Задания для выполнения.
(A) Перепишите из текста о Димитрове всё от "Димитров уже знал, что" до "с капиталистическими странами.", заменив "ИККИ" на "Исполком Коминтерна".
(B) Перечислите, кого, согласно тексту о Димитрове, предполагалось пригласить на антивоенный конгресс.
(C) Ответьте на вопросы по тексту о Димитрове:
(i) Кем ИККИ назначил Димитрова?
(ii) Когда Димитров возвратился из отпуска в Москву?
(iii) Где побывал Димитров, прежде чем поздно вечером вернуться в «Люкс»?
+++ Выбранный текст +++
Димитров уже знал, что вскоре ему предстоит заняться не совсем привычным делом. ИККИ назначил его координатором антивоенного конгресса, куда предполагалось пригласить политических и общественных деятелей, учёных и писателей, готовых выступить в защиту мира, против новой империалистической войны. В Советском Союзе полным ходом шли интенсивные экономические и социальные преобразования, государство нуждалось в международном признании и технической помощи со стороны Запада. Не только солидарность пролетариата, но и моральная поддержка интеллигенции, сочувствующей социализму и левым идеям, должны были создать благоприятный общественный климат для ускоренного социалистического строительства и экономического сотрудничества СССР с капиталистическими странами.
В середине июня 1932 года, когда Димитров возвратился из отпуска в Москву, Исполком Коминтерна утвердил повестку дня и финансирование конгресса. После этого можно было уезжать «домой» — в задымленный и душный Берлин. День накануне отъезда был по обыкновению переполнен делами; в «Люкс» он возвратился поздно вечером, побывав в лечебнице у Любы. Профессор Макушкин был с ним откровенен: надежд на её возвращение к нормальной жизни нет.
+++ Предоставленные записи +++
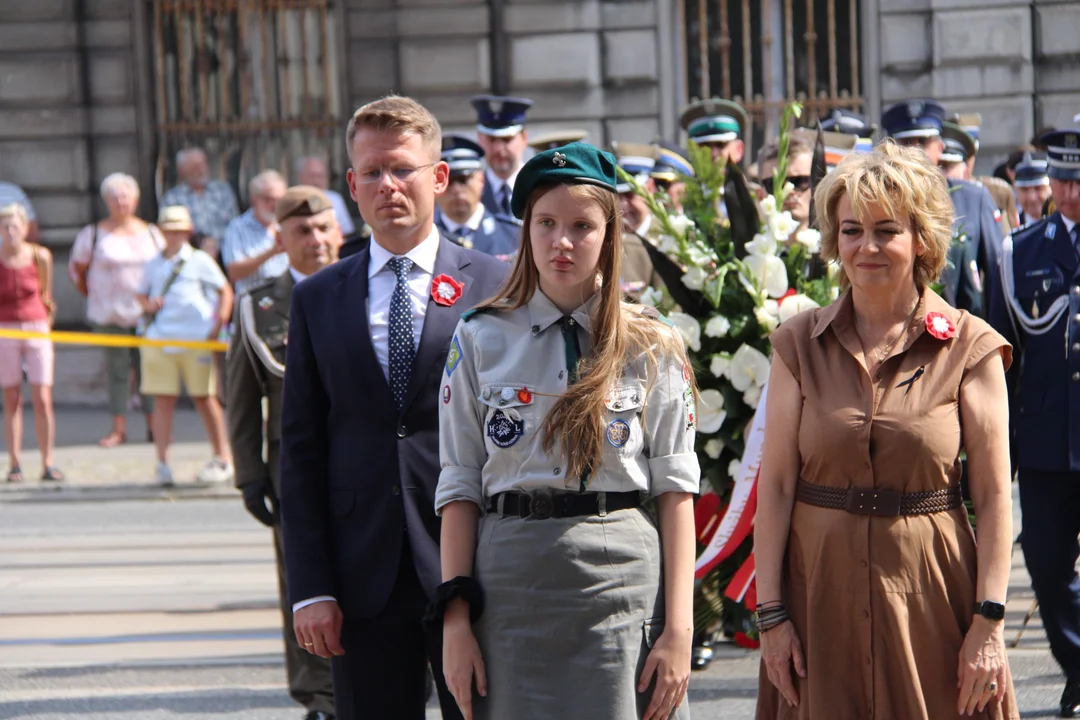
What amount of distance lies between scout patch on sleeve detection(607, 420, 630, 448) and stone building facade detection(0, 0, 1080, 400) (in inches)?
503

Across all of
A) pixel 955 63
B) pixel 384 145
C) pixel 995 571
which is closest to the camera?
pixel 995 571

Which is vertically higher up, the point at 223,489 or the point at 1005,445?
the point at 1005,445

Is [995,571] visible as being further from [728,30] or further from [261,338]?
[728,30]

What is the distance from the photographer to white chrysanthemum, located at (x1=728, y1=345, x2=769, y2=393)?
6121 millimetres

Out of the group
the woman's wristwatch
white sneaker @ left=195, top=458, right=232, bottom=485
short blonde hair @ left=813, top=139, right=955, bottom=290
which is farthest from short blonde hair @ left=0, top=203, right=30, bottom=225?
the woman's wristwatch

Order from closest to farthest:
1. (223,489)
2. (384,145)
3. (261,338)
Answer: (384,145)
(261,338)
(223,489)

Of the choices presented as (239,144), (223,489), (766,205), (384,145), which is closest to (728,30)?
(239,144)

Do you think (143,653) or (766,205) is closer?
(766,205)

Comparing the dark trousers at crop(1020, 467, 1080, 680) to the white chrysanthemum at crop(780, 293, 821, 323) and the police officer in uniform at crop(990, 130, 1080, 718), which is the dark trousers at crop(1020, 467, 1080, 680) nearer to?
the police officer in uniform at crop(990, 130, 1080, 718)

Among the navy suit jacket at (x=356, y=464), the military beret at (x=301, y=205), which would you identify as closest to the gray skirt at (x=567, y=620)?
the navy suit jacket at (x=356, y=464)

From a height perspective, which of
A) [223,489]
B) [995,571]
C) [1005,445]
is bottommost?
[223,489]

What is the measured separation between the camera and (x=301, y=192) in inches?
250

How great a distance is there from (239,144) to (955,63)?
6747 mm

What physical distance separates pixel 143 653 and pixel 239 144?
996 centimetres
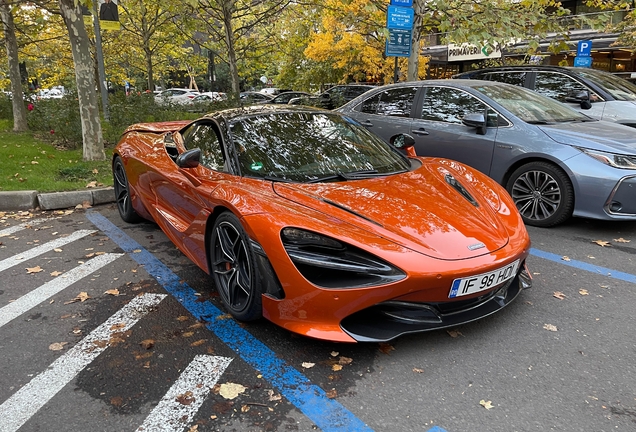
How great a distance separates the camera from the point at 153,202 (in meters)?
4.31

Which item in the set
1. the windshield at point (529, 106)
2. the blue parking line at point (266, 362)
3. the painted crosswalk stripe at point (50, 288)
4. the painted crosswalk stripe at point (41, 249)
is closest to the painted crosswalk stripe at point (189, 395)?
the blue parking line at point (266, 362)

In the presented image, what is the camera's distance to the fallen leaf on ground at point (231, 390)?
2.30 meters

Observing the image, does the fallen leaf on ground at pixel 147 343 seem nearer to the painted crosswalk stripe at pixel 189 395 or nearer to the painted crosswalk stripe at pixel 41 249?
the painted crosswalk stripe at pixel 189 395

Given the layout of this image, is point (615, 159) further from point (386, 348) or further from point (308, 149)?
point (386, 348)

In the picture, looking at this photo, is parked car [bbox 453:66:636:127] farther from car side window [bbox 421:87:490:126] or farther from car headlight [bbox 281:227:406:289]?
car headlight [bbox 281:227:406:289]

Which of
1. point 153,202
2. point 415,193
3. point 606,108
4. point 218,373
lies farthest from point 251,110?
point 606,108

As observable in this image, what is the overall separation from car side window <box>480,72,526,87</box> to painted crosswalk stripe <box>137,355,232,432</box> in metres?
6.95

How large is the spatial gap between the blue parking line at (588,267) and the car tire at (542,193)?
0.76 metres

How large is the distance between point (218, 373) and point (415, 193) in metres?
1.65

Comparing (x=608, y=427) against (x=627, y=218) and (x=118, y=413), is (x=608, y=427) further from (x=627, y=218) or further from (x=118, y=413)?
(x=627, y=218)

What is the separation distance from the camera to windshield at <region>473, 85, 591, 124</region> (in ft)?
17.1

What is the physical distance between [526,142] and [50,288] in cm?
467

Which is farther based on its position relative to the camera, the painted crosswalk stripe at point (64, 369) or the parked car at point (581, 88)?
the parked car at point (581, 88)

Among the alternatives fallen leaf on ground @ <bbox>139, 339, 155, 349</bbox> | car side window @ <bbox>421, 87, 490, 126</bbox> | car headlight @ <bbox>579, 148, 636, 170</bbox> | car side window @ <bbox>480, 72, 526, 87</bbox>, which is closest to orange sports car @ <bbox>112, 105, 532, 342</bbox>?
fallen leaf on ground @ <bbox>139, 339, 155, 349</bbox>
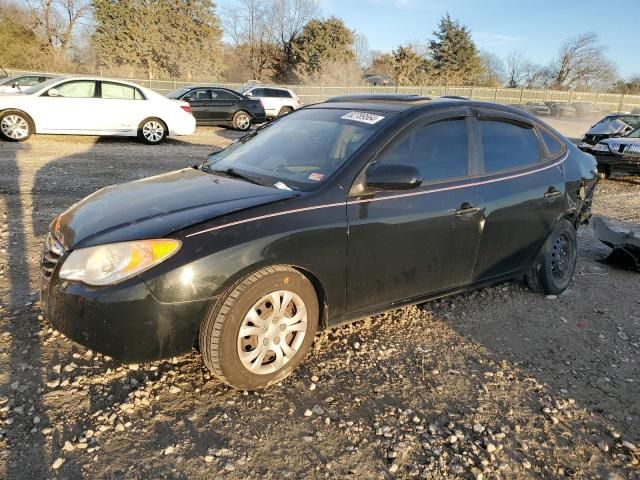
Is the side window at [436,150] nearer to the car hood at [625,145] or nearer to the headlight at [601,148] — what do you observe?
the car hood at [625,145]

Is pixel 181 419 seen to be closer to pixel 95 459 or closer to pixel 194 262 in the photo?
pixel 95 459

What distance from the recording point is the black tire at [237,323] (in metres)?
2.60

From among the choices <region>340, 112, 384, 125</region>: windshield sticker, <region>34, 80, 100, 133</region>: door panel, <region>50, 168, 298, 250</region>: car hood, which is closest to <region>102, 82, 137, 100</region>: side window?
<region>34, 80, 100, 133</region>: door panel

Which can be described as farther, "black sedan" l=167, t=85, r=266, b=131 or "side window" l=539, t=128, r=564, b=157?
"black sedan" l=167, t=85, r=266, b=131

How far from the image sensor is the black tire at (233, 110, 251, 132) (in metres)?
17.8

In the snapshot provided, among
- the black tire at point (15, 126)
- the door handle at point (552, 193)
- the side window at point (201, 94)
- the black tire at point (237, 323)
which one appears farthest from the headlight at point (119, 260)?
the side window at point (201, 94)

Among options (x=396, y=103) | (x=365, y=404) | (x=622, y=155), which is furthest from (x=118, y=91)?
(x=622, y=155)

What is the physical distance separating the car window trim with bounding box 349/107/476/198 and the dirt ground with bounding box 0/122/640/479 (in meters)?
1.09

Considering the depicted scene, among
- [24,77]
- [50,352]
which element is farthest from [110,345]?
[24,77]

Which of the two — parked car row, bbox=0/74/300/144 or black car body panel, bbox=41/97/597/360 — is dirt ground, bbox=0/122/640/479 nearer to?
black car body panel, bbox=41/97/597/360

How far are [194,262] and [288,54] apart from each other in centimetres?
5439

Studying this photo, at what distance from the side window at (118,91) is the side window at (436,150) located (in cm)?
1001

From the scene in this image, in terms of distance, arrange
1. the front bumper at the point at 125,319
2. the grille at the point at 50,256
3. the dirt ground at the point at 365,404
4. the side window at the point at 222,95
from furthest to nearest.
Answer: the side window at the point at 222,95 → the grille at the point at 50,256 → the front bumper at the point at 125,319 → the dirt ground at the point at 365,404

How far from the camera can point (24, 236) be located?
+++
Полные ответы.
(A)
Димитров уже знал, что вскоре ему предстоит заняться не совсем привычным делом. Исполком Коминтерна назначил его координатором антивоенного конгресса, куда предполагалось пригласить политических и общественных деятелей, учёных и писателей, готовых выступить в защиту мира, против новой империалистической войны. В Советском Союзе полным ходом шли интенсивные экономические и социальные преобразования, государство нуждалось в международном признании и технической помощи со стороны Запада. Не только солидарность пролетариата, но и моральная поддержка интеллигенции, сочувствующей социализму и левым идеям, должны были создать благоприятный общественный климат для ускоренного социалистического строительства и экономического сотрудничества СССР с капиталистическими странами.

(B) Политических деятелей, общественных деятелей, учёных и писателей.

(C)
(i) Координатором антивоенного конгресса.
(ii) В середине июня 1932 года.
(iii) В лечебнице у Любы.